The prevalence of Johne's disease in alpacas in the United States is unknown. The limits of polymerase chain reaction (PCR) detection of Mycobacterium avium subsp. paratuberculosis (MAP) in alpaca feces have not been determined.

Objectives

To evaluate the use of PCR for MAP detection in alpaca feces; and to estimate the prevalence of MAP fecal shedding in alpacas presented to veterinary teaching hospitals.

Animals

Alpacas presenting to 4 US veterinary teaching hospitals from November 2009 to February 2011.

Methods

Prospective study. Ten dilutions of a wild MAP strain were added to negative alpaca feces and processed for MAP detection by means of a commercial real-time PCR (RT-PCR) assay, and cultured on Herrold's Egg Yolk Medium (HEYM) and liquid broth.
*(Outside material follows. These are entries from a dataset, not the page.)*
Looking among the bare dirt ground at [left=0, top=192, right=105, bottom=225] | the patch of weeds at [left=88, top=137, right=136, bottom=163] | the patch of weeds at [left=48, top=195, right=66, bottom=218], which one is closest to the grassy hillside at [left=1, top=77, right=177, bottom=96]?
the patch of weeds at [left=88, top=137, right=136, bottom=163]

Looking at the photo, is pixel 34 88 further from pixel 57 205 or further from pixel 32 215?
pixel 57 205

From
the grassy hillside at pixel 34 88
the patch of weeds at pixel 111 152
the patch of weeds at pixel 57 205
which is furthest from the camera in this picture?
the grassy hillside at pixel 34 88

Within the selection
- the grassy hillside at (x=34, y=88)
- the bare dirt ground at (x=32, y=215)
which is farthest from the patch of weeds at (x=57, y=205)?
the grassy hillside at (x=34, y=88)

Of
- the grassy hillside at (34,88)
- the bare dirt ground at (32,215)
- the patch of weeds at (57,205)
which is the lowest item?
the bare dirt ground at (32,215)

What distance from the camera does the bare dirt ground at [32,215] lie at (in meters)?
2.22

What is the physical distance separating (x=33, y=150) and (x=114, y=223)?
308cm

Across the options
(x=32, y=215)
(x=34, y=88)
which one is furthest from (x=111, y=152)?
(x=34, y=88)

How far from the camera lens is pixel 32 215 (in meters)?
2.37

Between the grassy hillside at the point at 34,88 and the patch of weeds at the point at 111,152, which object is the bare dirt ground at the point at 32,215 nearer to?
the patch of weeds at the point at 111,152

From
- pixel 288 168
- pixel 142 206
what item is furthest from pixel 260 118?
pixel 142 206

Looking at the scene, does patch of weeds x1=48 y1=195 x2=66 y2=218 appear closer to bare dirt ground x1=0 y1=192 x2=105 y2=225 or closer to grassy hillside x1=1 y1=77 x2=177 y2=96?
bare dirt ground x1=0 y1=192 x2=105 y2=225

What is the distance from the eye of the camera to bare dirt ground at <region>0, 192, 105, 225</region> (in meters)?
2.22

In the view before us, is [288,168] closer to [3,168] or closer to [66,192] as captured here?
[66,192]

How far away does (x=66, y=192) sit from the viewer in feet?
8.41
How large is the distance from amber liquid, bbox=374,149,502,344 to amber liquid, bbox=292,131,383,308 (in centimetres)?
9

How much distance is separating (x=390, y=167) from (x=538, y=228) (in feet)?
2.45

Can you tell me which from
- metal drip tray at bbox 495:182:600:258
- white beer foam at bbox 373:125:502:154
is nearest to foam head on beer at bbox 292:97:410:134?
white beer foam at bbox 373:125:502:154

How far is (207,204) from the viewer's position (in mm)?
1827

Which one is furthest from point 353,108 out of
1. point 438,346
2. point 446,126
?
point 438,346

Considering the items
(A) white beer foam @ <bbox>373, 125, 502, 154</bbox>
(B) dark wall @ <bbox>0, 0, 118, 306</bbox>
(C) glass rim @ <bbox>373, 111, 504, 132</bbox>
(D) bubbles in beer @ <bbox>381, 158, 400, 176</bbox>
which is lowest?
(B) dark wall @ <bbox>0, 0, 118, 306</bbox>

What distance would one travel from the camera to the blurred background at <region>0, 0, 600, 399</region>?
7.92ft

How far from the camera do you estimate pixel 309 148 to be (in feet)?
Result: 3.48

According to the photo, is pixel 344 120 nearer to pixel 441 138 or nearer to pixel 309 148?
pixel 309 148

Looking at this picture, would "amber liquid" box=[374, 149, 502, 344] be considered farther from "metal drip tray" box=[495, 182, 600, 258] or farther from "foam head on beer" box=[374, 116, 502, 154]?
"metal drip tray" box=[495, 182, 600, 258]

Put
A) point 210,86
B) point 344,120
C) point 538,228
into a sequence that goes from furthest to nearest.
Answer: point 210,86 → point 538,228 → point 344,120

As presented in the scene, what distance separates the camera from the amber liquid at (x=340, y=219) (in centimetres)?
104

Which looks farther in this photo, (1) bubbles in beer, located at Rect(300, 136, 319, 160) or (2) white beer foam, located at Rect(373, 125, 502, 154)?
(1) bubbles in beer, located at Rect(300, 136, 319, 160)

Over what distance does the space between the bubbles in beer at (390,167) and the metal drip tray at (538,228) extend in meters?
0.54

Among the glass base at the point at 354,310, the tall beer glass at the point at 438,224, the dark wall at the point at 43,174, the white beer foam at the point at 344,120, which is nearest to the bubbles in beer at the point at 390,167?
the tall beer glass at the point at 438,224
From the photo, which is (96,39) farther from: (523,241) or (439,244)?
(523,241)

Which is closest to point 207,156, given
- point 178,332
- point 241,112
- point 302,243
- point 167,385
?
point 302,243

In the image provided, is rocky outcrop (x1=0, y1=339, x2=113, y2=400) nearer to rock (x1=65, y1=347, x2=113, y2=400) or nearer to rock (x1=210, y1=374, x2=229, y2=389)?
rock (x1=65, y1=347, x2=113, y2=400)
The limits of detection for each method were determined. Fecal samples from alpacas admitted to the veterinary teaching hospitals during the study period were evaluated for MAP via PCR and HEYM.

Results

The lowest MAP dilution detectable via PCR was 243 MAP colony-forming units (CFU)/g of feces, at which concentration MAP growth was detectable on HEYM. Ten (6%; 95% confidence interval: 3–9%) of the 180 fecal samples collected were positive on PCR.

Conclusions and Clinical Importance

Polymerase chain reaction can provide an accurate and rapid detection of MAP fecal shedding in alpacas; and the prevalence of MAP fecal shedding in hospitalized alpacas in 4 US veterinary teaching hospitals was 6%.